Джозеф надолго задумался, затем сказал:
— Ну ты и сволочь.
— Ну вот, дошло, — улыбнулся Джон. — Садись поудобнее и за что-нибудь ухватись, в атмосферу входим, сейчас трясти начнет.
ГЛАВА ЧЕТВЕРТАЯ. Ветер перемен
— А теперь настало время воздать героям заслуженные почести! — провозгласил сэр Морис Байтер. — Сэр Пайк, сэр Слайти, прошу вас.
Министры и депутаты радостно зааплодировали, кто-то уже встал, готовясь к овации, но овации не получилось. По Большому Залу Совета Нации разнеслось многоголосое «Ах!» и наступила мертвая тишина.
Когда герои Битвы В Пустошах и Битвы При Дарвине входили в зал, мало кто обратил на них внимание. Поэтому для большинства присутствующих их нынешний облик стал сюрпризом.
Дьякон Герман Пайк ковылял по проходу, одной рукой опираясь на костыль, а другой — на плечо полковника Слайти. Обе ноги дьякона были железными, одна из них не работала, а бестолково волочилась, позвякивая при каждом шаге. А из другой ноги при каждом шаге доносился хруст и скрежет. У Слайти ноги тоже были железными, но более исправными — не хрустели и не скрежетали, а всего лишь посвистывали, а сгибались и разгибались вполне нормально. Еще у Слайти кисти обеих рук тоже были железными, при этом на левой руке не было пальцев, кроме большого, остальные пальцы срезало под корень чем-то острым, наверное, мечом. Лица у обоих героев были опухшие и расцарапанные, выглядели они ужасно. Каждый, кто смотрел на этих людей, понимал с первого взгляда, что высокие слова, которыми только что словоблудил Байтер — не просто слова, а безжалостная реальность. Одно дело слышать ушами: «Семьдесят четыре убитых, тридцать пять раненых», и совсем другое дело — видеть воочию тех, кто вышел из этого ада только лишь благодаря божьей милости. Особенно впечатляли сломанные протезы. Это, значит, им сперва конечности поотрывало, потом вместо них протезы приспособили, и их потом тоже поотрывало. Это какой же ад там творился — непостижимо!

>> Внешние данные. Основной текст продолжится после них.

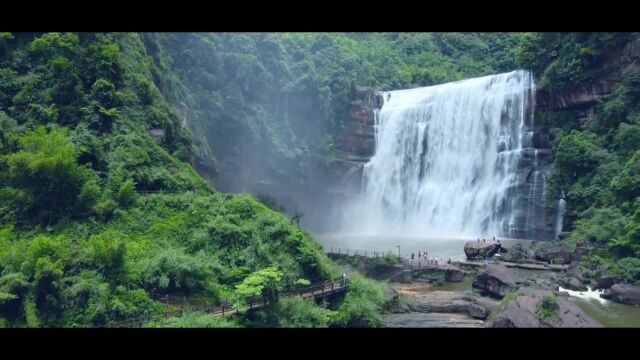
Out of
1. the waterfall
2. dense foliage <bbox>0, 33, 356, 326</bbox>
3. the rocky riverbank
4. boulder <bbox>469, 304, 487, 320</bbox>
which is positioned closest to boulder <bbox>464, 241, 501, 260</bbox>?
the rocky riverbank

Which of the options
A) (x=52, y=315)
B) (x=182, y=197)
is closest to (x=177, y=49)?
(x=182, y=197)

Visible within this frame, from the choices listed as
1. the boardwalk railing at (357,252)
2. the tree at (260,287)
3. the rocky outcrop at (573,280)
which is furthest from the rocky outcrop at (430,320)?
the boardwalk railing at (357,252)

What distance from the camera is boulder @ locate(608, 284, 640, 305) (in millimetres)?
23453

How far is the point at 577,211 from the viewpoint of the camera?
3609cm

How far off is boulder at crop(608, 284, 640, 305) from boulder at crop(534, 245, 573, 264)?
22.4 feet

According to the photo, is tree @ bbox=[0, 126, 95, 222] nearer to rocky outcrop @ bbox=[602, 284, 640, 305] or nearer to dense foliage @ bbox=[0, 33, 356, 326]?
dense foliage @ bbox=[0, 33, 356, 326]

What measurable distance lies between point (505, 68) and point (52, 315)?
61398 millimetres

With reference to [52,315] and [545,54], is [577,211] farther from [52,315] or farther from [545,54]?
[52,315]

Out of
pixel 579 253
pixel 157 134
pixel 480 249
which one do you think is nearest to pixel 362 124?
pixel 480 249

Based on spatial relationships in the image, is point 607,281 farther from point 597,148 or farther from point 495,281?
point 597,148

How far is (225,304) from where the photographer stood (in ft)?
68.4

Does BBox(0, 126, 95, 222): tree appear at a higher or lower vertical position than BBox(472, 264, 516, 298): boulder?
higher

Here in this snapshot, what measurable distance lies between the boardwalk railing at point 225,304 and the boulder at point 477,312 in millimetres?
5784

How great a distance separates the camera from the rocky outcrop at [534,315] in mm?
18422
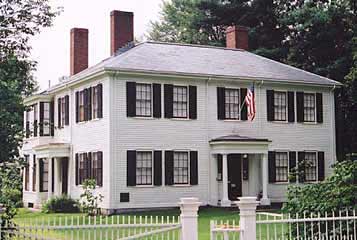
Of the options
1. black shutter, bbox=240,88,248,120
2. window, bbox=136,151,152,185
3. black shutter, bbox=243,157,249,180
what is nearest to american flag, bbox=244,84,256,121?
black shutter, bbox=240,88,248,120

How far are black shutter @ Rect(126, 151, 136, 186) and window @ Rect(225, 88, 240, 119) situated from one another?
5158 mm

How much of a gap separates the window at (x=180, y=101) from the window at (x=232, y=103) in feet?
6.99

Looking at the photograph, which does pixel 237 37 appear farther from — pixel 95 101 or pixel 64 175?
pixel 64 175

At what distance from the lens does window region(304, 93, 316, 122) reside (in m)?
31.3

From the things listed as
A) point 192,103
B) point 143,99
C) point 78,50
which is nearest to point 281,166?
point 192,103

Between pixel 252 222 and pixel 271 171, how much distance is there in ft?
63.2

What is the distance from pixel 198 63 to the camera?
2978 cm

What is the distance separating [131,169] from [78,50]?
994cm

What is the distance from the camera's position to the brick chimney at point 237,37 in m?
35.0

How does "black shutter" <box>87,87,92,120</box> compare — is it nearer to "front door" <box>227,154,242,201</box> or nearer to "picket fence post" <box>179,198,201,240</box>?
"front door" <box>227,154,242,201</box>

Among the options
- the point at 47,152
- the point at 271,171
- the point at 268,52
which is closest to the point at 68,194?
the point at 47,152

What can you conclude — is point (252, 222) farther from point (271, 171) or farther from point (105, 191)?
point (271, 171)

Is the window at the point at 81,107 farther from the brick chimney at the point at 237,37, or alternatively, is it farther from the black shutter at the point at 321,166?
the black shutter at the point at 321,166

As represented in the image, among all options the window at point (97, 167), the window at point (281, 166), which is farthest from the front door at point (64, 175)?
the window at point (281, 166)
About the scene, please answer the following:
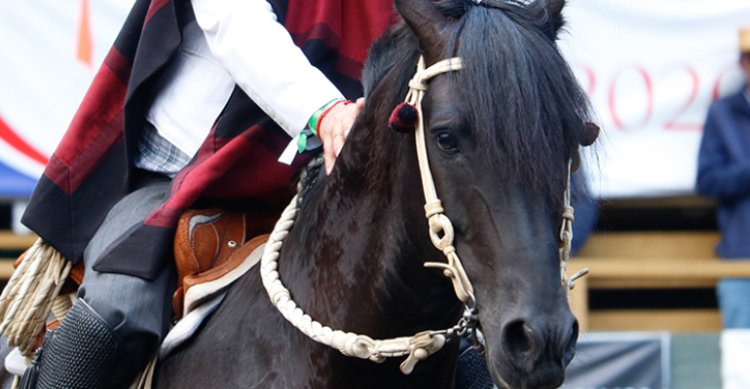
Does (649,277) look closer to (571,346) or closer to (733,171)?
(733,171)

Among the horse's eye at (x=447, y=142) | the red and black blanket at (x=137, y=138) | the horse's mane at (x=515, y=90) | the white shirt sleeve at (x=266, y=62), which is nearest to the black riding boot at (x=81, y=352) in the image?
the red and black blanket at (x=137, y=138)

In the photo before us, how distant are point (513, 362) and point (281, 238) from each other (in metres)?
1.00

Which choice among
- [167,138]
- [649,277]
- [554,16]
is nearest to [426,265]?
[554,16]

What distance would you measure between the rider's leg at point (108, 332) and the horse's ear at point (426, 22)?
1040mm

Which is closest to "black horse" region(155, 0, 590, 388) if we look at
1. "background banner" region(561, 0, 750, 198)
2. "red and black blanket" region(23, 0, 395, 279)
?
"red and black blanket" region(23, 0, 395, 279)

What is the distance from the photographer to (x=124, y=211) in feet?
11.8

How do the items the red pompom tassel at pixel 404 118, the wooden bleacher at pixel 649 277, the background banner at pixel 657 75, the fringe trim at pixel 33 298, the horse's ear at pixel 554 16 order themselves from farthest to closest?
the wooden bleacher at pixel 649 277 → the background banner at pixel 657 75 → the fringe trim at pixel 33 298 → the horse's ear at pixel 554 16 → the red pompom tassel at pixel 404 118

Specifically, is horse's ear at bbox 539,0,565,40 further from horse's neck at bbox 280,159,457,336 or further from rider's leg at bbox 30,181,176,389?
rider's leg at bbox 30,181,176,389

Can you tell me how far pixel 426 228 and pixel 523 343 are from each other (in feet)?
1.28

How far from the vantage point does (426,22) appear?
2.80 m

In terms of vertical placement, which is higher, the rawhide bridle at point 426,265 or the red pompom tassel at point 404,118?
the red pompom tassel at point 404,118

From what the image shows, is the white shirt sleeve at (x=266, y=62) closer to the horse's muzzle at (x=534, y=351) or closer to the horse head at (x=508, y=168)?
the horse head at (x=508, y=168)

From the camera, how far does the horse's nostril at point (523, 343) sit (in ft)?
8.03

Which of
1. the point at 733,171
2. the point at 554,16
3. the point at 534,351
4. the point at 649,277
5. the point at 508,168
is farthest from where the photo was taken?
the point at 649,277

Герои кое-как дохромали до лесенки, ведущей на сцену, и замерли в нерешительности. Но ненадолго — министры повскакивали с почетных мест в первом ряду и пришли на помощь героям, не чинясь и не брезгуя. Даже сам сэр Байтер протянул руку сэру Слайти, но когда тот ухватился за нее железными пальцами, спикер завизжал, отпрыгнул и долго тряс отдавленной кистью в воздухе. Но этого почти никто не заметил, потому что на Байтера не смотрели, смотрели на героев.
Сэр Морис Трисам, задремавший было в своей ложе, очнулся и самостоятельно вспомнил, зачем он здесь и что нужно делать — редчайший случай. Многие потом говорили, что это было хорошее предзнаменование. В общем, встал Самый Дорогой Господин и провозгласил:
— Дьякону Герхарду Пайку даруется геройское звание!

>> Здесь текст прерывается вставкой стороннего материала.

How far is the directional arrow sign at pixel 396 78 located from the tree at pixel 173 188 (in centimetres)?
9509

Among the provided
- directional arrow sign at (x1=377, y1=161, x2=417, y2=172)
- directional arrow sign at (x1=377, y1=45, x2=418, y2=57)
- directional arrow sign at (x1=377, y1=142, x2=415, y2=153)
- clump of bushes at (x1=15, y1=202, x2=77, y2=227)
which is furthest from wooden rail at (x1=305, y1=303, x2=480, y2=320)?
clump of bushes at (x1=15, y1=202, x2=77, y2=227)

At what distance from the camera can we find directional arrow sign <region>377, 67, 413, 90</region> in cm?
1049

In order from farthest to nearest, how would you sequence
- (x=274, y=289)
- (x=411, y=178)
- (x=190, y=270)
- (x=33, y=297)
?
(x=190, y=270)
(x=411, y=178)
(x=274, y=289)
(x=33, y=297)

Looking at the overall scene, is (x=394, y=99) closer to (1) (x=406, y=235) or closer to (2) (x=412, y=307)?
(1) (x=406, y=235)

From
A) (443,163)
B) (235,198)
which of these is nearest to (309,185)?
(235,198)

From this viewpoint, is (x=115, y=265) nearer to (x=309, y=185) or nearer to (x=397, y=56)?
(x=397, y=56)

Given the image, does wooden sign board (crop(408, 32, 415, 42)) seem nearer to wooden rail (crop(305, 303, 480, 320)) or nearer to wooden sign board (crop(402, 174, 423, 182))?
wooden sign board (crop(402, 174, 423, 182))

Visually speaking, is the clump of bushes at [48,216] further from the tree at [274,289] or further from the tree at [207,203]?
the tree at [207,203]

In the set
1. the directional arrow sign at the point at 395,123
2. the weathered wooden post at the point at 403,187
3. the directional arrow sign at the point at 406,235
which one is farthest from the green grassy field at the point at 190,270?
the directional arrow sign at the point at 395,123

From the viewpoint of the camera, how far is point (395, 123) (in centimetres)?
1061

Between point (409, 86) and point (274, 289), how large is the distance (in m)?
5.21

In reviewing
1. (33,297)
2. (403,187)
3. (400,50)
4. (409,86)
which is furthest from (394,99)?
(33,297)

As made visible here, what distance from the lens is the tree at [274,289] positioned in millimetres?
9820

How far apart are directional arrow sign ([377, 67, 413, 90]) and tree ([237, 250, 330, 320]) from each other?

Конечно, дьякона звали не Герхардом, а Германом, но это ничего, вот, помнится, когда сэр Трисам Джейкоба Адамса в рыцари производил, назвал его не Джейкобом, а Рокки, пришлось сэру Адамсу имя менять официально. И вообще, если Самый Дорогой Господин в такой длинной фразе ошибся только один раз — это хороший знак.

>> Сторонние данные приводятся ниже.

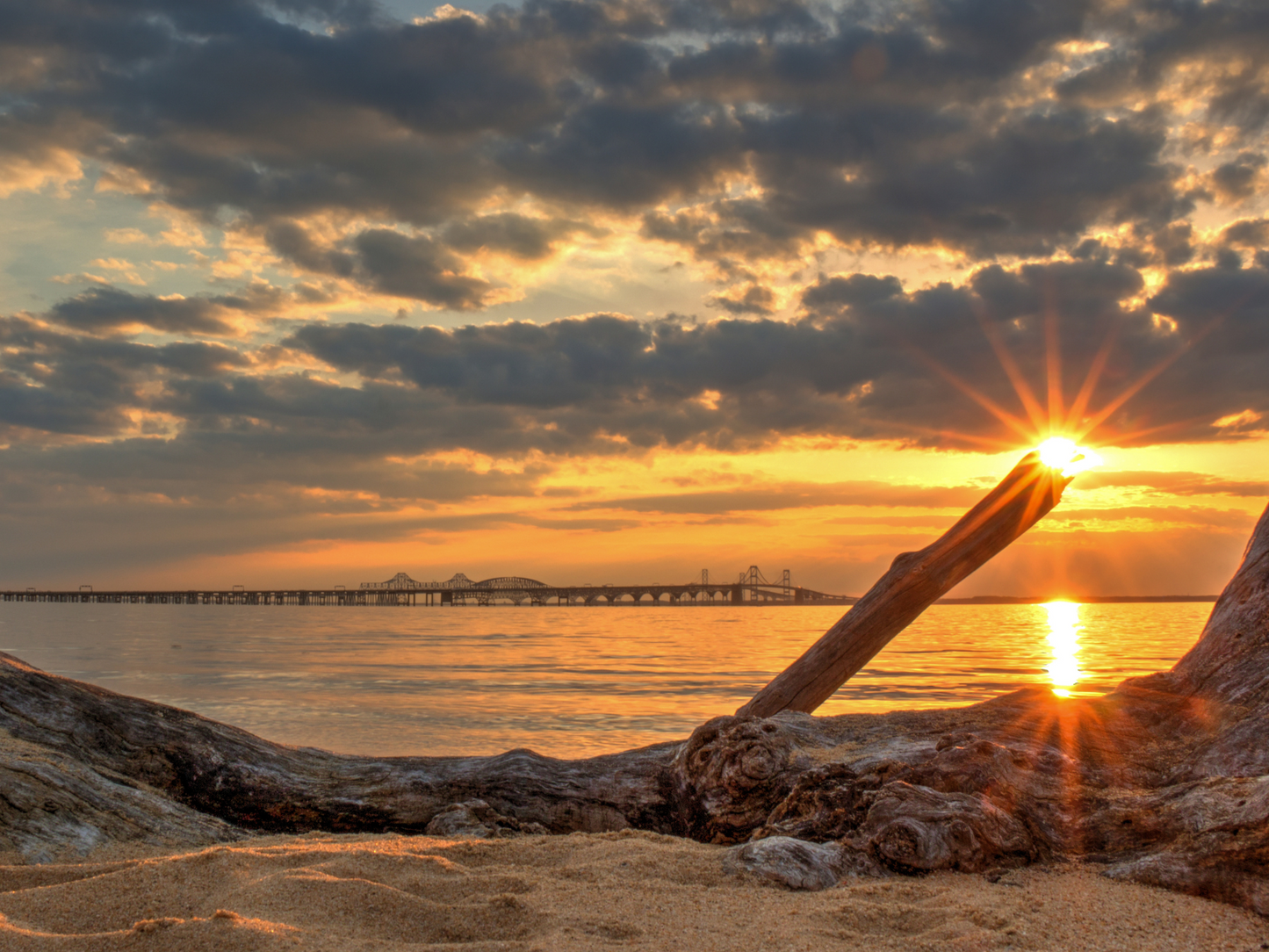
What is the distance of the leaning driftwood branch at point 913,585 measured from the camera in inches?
269

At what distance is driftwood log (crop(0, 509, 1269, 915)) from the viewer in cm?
387

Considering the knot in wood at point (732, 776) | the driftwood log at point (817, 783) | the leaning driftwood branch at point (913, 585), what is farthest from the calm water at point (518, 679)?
the knot in wood at point (732, 776)

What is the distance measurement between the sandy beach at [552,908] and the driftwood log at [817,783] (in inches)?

— Полковнику Джозефу Слайти быть генералом! — продолжил великий вождь.
Это заявление встретили бурной овацией. Мало того, что хорошую вещь сказал, так еще ни разу не оговорился, какой молодец!
— И героем тоже быть, — добавил Вождь Нации.
— Дык я уже… того… оборона Идена… — смущенно пробормотал Слайти.
— Дважды герой! — воскликнул Байтер. — Беспрецедентный случай в истории отечества! Беспрецедентный героизм…
Его божественность кардинал-первосвященник сэр Герхард Рейнблад незаметно ущипнул спикера за тощую задницу и тем самым оборвал его словоизлияние.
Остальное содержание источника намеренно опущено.